*REQUIRED ACTION*. Leaving the pictures aside, repeat the entries exactly.

BEGIN DATA PROVIDED

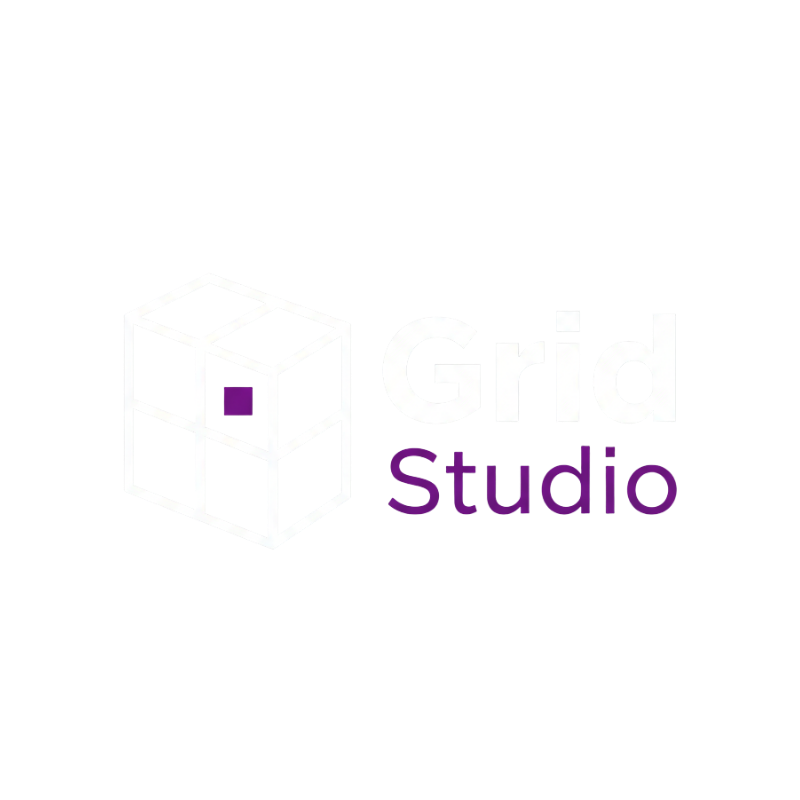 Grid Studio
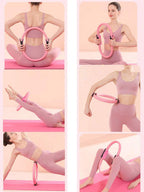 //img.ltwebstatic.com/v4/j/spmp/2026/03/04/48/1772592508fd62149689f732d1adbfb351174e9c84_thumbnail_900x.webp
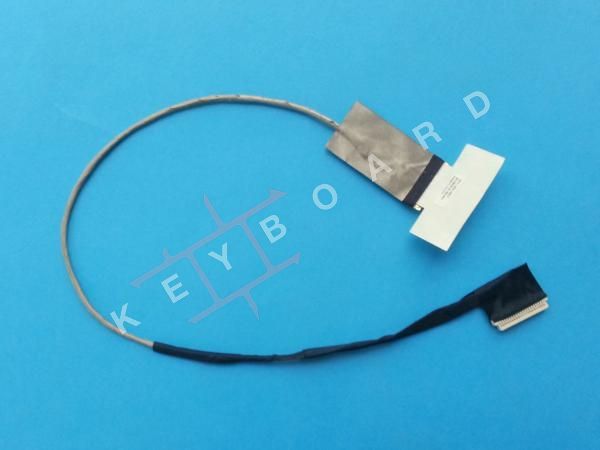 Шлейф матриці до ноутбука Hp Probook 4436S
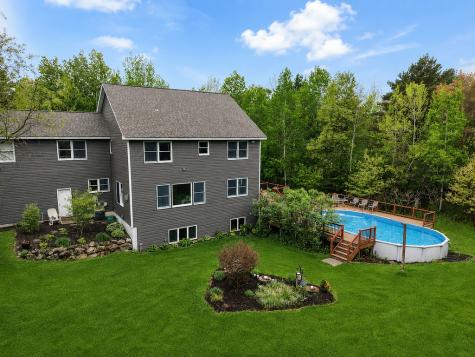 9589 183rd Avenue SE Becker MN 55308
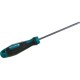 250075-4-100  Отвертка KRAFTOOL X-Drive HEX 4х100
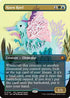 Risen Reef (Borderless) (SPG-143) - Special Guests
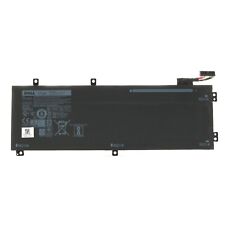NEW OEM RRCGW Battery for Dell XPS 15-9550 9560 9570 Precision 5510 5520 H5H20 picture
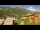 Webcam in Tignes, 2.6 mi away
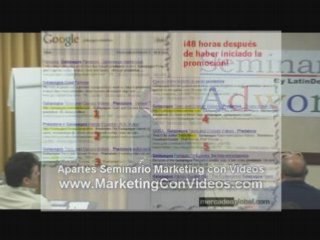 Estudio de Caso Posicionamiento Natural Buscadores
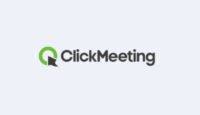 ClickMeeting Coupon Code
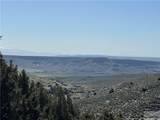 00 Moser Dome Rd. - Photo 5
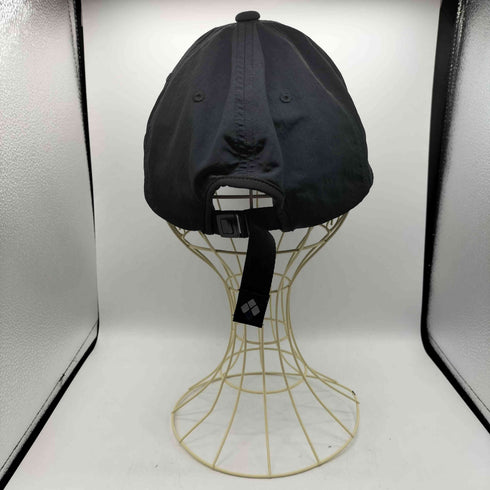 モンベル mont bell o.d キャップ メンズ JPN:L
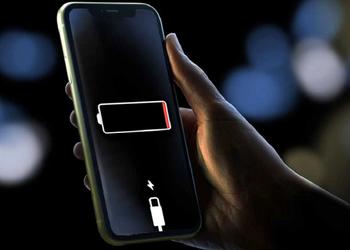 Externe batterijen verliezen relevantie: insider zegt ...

END DATA PROVIDED

*TASK RESULT*.
 Grid Studio
 //img.ltwebstatic.com/v4/j/spmp/2026/03/04/48/1772592508fd62149689f732d1adbfb351174e9c84_thumbnail_900x.webp
 Шлейф матриці до ноутбука Hp Probook 4436S
 9589 183rd Avenue SE Becker MN 55308
 250075-4-100  Отвертка KRAFTOOL X-Drive HEX 4х100
 Risen Reef (Borderless) (SPG-143) - Special Guests
NEW OEM RRCGW Battery for Dell XPS 15-9550 9560 9570 Precision 5510 5520 H5H20 picture
 Webcam in Tignes, 2.6 mi away
 Estudio de Caso Posicionamiento Natural Buscadores
 ClickMeeting Coupon Code
 00 Moser Dome Rd. - Photo 5
 モンベル mont bell o.d キャップ メンズ JPN:L
 Externe batterijen verliezen relevantie: insider zegt ...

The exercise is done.